主人公は、若い頃に一度、公募展で賞を取ったきり、その後鳴かず飛ばずで千葉の小さな町で絵画教室の先生をやりながら暮らしている女性画家(40代)。元ダンナは、年上の才能ある現代画家。16歳になる娘は東京で駆け出しのアイドルとして頑張ってキラキラしている。主人公は元ダンナの活躍に嫉妬したり、娘のキラキラ感にプレッシャーを感じたりして、全然絵が描けなくなっている。
彼女のささやかな癒しは、娘が通っていた塾に勤める無口な年下の男(ちょうど昨年ヒットした『昼顔~平日午後3時の恋人たち~』における斎藤工の役みたいに、自己主張は薄いけど、抑圧されている女性を受け止めてくれる都合の良い男)……って、なんか、よくある話だと思いません?
そう、話としてもペラいんですよ。さらに情報量もスカスカだからペラい話が余計にペラく見える。例えば元ダンナの活躍ぶりにしても、「今や海外でも名を知られるアーティストとなった」という一言で説得力を持たせようとしているんですけど、これ「欧米では○○するのが当然」、「北欧では全員フリーセックスしている」ぐらいの説得力しかないから!
そのペラさも押切先生の持ち味だとは思うのですが、本人は『上手いこと書いてる』と思ってるだろうな~というドヤァな描写のなかに、妙なものが混じっているのも特徴的。例えば、インターネットを利用して主人公が元ダンナの作品をチェックするシーン。「じれったいほどのんびりした通信環境の中、古いスクリーン上へ江藤の絵画が徐々に姿を現していく」って、光景はわかるけど、それ2002年ぐらいのインターネットっぽすぎる! いくら千葉の小さな町でも、もうちょっと速い回線きてるよ!
はっ! 気がつくと「悪口はそこまでだ!」と言っていた自分も押切先生を叩きかねない心境ですが、それでも私は押切先生の本が大好きです。第1著作である『モデル失格 幸せになるためのアティチュード』(小学館)にせよ、前作にせよ、書いている本人のメンタリティが色濃く反映された私的な内容は、彼女が「押切もえ」というタレントだからこそ、とても面白く読めるものです。「自分はドン底まで落ちないと成長できないタイプ」と語る彼女の主人公もドン底まで落ちて、根性で這い上がっていく。

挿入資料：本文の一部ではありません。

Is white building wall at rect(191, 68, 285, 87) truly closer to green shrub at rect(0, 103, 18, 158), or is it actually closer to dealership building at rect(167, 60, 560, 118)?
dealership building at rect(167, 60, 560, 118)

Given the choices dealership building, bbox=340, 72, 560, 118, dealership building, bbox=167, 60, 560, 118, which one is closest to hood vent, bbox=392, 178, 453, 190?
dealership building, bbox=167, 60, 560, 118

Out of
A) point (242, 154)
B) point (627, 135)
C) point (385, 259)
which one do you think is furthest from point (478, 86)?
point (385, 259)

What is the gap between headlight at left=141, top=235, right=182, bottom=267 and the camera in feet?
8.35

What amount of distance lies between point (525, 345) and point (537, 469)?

そのプロセスには、実体験からくるリアリティがある。
今回の作品も主人公が「人に認められたい」、「良い絵が描きたい」という承認欲求で苛まれながら、ドン底まで落ちています。しかし、今回は這い上がり系ではない! これが大きな驚きでした。ただし、「周囲の評価なんか気にしないで、自分の好きな絵を描くのが幸せ!」というありきたりな着地点ではある。これまでの先生が「評価されるためならどんな苦しいこともやります!」と若手芸人みたいな貪欲さを持っていたのに比べると、ずいぶん変わってしまったんじゃないか、と思ったわけです。
もしかして押切先生は、弛まぬ自己啓発と鍛錬の日々に疲れてしまったの……? と私は今ものすごく心配しています。心配のあまり、小説を読み終えて、ダッシュで本屋に行って『AneCan』1月号(小学館)をチェックしちゃいましたもん。すると中身は、表紙でドレス姿を披露している不動の絶対エース、蛯原友里さんと、高垣麗子さんのお姿ばかり。彼女らと並んでトップ3の一角を担っていたはずの押切先生の存在感が限りなくゼロになっているではありませんか……。
モデルとしてもう這い上がれなくなった彼女の心が、小説の主人公に反映されているのか、それともモデル業から手を引いて、しれっと文化人枠へとシフトする戦略を実行中なのか……。押切先生からは今後も目が離せません。